— Task description —
Copy the gold lending text starting with "Inventory building demand" and going on through "work in progress.", renaming "feedstock" as "raw material".

— Exercise text —
^^^^^^^^

A similar situation occurred before and during the Global Financial Crisis. Markets were jittery well before Lehman Brothers collapsed in September 2008 and both Libor and GOFO fell in the early days of the financial crisis. However, deteriorating creditworthiness and cash hoarding by banks to meet liquidity obligations26 caused the decline in Libor to be comparatively subdued. As a result, the spread between Libor and GOFO widened and gold lease rates started to rise. 

 

 

Immediately after the Lehman collapse, cross-border interbank lending froze and both Libor and GOFO spiked. Libor was particularly affected - as an unsecured loan between banks, it contained a higher element of counterparty risk. GOFO rose too, as banks strove to swap gold for US dollars in a scramble for liquidity. However, as GOFO rates are associated with collateralised transactions and therefore perceived as less risky, they rose less than Libor. As a result, gold lease rates climbed. Policymakers eventually stepped in to bolster global liquidity and GOFO fell back but Libor remained elevated, reflecting deep-seated fears about banks’ creditworthiness.27 

At the same time, central banks reduced their gold lending due to concerns about counterparty risk. Where lending continued, central banks demanded higher quality collateral and deposit rates to compensate for elevated counterparty credit risk among bullion banks.28 A combination of limited supply and concerns about the sustainability of the financial system drove the 3-month gold lease rate to 2.77% on 8 October 2008, the highest since April 2001 (Chart 7).

 

 

Inventory building demand

Gold refineries are also large users of borrowed gold. Typically, they must pay for feedstock shortly after it is delivered to the refinery, but only get paid themselves when the gold has been refined, fabricated into bars or other forms, and sold. When demand for refined products increases rapidly, refineries need to increase gold borrowing to fund their larger work in progress.

^^^^^^^^

— Supplied data —
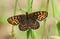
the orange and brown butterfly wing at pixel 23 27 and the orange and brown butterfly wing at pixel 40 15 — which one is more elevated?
the orange and brown butterfly wing at pixel 40 15

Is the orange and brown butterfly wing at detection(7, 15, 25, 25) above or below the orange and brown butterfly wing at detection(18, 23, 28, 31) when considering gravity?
above

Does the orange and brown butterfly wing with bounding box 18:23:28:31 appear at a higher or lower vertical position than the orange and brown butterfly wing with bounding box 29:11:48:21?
lower

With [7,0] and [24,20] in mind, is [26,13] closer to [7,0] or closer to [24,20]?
[24,20]

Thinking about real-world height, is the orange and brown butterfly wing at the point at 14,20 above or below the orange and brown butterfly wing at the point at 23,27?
above

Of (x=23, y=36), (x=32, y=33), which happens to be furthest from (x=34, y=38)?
(x=23, y=36)

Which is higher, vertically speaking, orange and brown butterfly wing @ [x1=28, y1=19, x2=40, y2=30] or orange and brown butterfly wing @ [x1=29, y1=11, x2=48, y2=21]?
orange and brown butterfly wing @ [x1=29, y1=11, x2=48, y2=21]

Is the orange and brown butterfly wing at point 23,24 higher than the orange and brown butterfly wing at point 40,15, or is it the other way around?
the orange and brown butterfly wing at point 40,15

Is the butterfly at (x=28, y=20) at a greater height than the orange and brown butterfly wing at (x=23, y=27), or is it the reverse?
the butterfly at (x=28, y=20)

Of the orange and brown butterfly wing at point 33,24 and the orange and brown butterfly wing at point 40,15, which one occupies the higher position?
the orange and brown butterfly wing at point 40,15

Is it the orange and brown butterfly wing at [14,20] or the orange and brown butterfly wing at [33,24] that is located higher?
the orange and brown butterfly wing at [14,20]
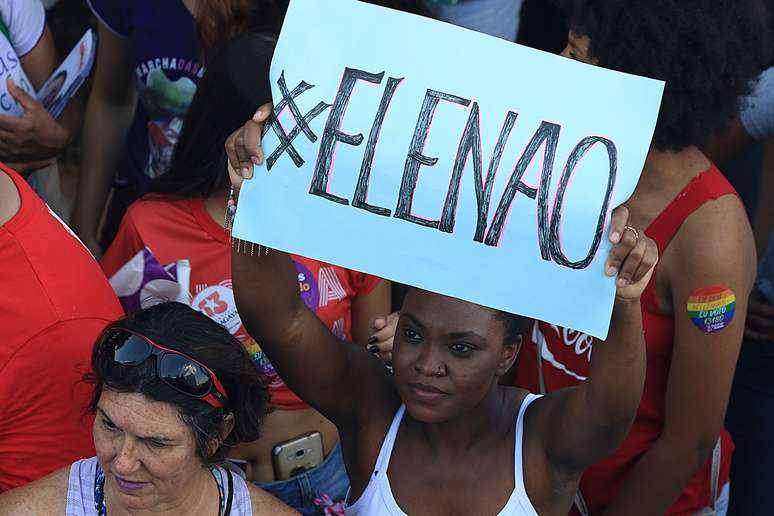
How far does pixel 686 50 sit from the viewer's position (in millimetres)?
2150

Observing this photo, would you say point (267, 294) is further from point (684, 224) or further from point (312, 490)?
point (684, 224)

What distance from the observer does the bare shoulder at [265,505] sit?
194 cm

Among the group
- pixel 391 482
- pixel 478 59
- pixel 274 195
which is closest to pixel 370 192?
pixel 274 195

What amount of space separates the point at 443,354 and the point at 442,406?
Answer: 0.10 m

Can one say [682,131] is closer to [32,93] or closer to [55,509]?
[55,509]

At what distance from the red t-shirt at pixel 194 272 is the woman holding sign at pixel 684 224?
58 cm

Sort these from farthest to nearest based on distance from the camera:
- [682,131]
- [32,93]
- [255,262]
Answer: [32,93]
[682,131]
[255,262]

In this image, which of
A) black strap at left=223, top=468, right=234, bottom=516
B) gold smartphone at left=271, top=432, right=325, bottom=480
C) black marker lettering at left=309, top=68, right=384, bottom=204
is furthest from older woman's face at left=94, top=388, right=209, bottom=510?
gold smartphone at left=271, top=432, right=325, bottom=480

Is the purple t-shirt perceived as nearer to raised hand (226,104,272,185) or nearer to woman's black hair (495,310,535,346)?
raised hand (226,104,272,185)

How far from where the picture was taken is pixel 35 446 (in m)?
1.93

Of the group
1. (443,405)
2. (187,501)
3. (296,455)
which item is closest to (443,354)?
(443,405)

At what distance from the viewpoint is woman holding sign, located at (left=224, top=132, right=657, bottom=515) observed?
1.91m

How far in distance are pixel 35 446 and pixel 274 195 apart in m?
0.66

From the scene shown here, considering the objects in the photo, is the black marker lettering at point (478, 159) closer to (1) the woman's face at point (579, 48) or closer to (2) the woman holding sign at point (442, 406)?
(2) the woman holding sign at point (442, 406)
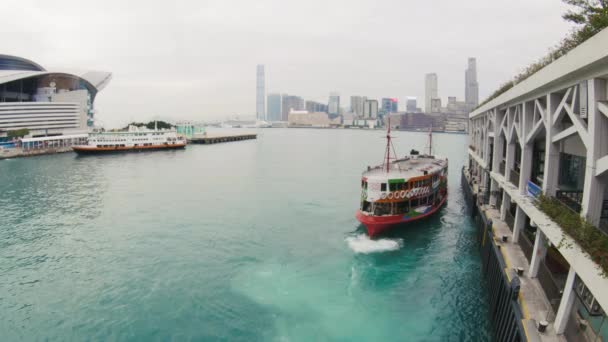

^^^^^^^^

— Solution to this problem —
Inventory building demand

Gold refineries are also large users of borrowed gold. Typically, they must pay for raw material shortly after it is delivered to the refinery, but only get paid themselves when the gold has been refined, fabricated into bars or other forms, and sold. When demand for refined products increases rapidly, refineries need to increase gold borrowing to fund their larger work in progress.